[PATCH for stable 5.10.x] btrfs: bring back the incorrectly removed extent buffer lock recursion support

fdmanana@xxxxxxxxxx · Sun, 2 Mar 2025 12:47:27 +0000

From: Filipe Manana <fdmanana@xxxxxxxx>

Commit 51b03b7473a0 ("btrfs: locking: remove the recursion handling code")
from the 5.10.233 stable tree removed the support for extent buffer lock
recursion, but we need that code because in 5.10.x we load the free space
cache synchronously - while modifying the extent tree and holding a write
lock on some extent buffer, we may need to load the free space cache,
which requires acquiring read locks on the extent tree and therefore
result in a deadlock in case we need to read lock an extent buffer we had
write locked while modifying the extent tree.

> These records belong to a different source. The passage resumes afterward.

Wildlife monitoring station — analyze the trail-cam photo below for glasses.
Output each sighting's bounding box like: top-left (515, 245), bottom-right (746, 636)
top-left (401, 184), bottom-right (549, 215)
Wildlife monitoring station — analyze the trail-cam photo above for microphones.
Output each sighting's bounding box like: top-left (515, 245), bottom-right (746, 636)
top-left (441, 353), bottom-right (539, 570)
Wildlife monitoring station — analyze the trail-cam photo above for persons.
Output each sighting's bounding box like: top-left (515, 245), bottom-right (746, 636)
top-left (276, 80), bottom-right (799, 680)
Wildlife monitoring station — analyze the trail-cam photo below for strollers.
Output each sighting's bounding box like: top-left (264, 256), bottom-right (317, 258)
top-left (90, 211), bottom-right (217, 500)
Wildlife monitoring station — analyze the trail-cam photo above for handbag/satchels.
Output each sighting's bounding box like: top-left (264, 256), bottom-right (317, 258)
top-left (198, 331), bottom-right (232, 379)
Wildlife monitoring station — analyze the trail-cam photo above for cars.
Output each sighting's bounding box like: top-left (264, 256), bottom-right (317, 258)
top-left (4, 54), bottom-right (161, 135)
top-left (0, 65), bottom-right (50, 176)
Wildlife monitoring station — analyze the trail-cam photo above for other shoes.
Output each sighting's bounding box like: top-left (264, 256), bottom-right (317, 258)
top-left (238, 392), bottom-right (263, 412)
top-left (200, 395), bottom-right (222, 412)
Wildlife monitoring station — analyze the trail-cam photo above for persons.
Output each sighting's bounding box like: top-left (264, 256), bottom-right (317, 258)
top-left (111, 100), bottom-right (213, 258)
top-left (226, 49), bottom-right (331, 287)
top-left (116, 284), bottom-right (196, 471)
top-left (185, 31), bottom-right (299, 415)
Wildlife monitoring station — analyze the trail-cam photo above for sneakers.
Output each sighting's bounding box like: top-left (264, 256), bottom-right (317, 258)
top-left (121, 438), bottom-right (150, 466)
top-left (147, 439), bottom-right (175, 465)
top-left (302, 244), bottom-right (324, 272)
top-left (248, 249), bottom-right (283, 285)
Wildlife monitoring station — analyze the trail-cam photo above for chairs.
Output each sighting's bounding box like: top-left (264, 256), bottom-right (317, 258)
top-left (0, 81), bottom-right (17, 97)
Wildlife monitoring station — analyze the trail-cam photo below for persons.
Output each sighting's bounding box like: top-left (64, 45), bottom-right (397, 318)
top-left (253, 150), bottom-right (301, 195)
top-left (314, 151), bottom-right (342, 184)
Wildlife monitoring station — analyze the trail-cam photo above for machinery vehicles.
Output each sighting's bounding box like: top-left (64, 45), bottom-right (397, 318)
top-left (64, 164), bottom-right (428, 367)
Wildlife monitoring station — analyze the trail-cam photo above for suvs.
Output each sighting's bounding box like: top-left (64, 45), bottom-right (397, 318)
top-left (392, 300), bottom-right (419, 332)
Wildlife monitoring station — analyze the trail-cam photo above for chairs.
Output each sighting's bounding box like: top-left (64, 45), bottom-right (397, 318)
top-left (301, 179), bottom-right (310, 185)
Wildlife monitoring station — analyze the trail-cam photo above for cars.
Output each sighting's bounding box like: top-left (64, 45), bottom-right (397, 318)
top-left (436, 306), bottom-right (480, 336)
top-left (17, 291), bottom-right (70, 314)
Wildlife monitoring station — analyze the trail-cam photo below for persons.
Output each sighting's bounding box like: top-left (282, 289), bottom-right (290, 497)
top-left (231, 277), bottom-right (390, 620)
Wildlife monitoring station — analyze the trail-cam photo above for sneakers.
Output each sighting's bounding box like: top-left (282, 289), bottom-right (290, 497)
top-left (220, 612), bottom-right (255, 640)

Backporting that commit from Linus' tree is therefore wrong, and was done
so in order to backport upstream commit 97e86631bccd ("btrfs: don't set
lock_owner when locking extent buffer for reading"). However we should
have instead had the commit adapted to the 5.10 stable tree instead.

Note that the backport of that dependency is ok only for stable trees
5.11+, because in those tree the space cache loading code is not
synchronous anymore, so there is no need to have the lock recursion
and indeed there are no users of the extent buffer lock recursion
support. In other words, the backport is only valid for kernel releases
that have the asynchrounous free space cache loading support, which
was introduced in kernel 5.11 with commit e747853cae3a ("btrfs: load
free space cache asynchronously").

This was causing deadlocks and reported by a user (see below Link tag).

So revert commit 51b03b7473a0 ("btrfs: locking: remove the recursion
handling code") while not undoing what commit d5a30a6117ea ("btrfs: don't
set lock_owner when locking extent buffer for reading") from the 5.10.x
stable tree did.

Reported-by: pk <pkoroau@xxxxxxxxx>
Link: https://lore.kernel.org/linux-btrfs/CAMNwjEKH6znTHE5hMc5er2dFs5ypw4Szx6TMDMb0H76yFq5DGQ@xxxxxxxxxxxxxx/
Signed-off-by: Filipe Manana <fdmanana@xxxxxxxx>
---
 fs/btrfs/locking.c | 68 +++++++++++++++++++++++++++++++++++++++++++---
 1 file changed, 64 insertions(+), 4 deletions(-)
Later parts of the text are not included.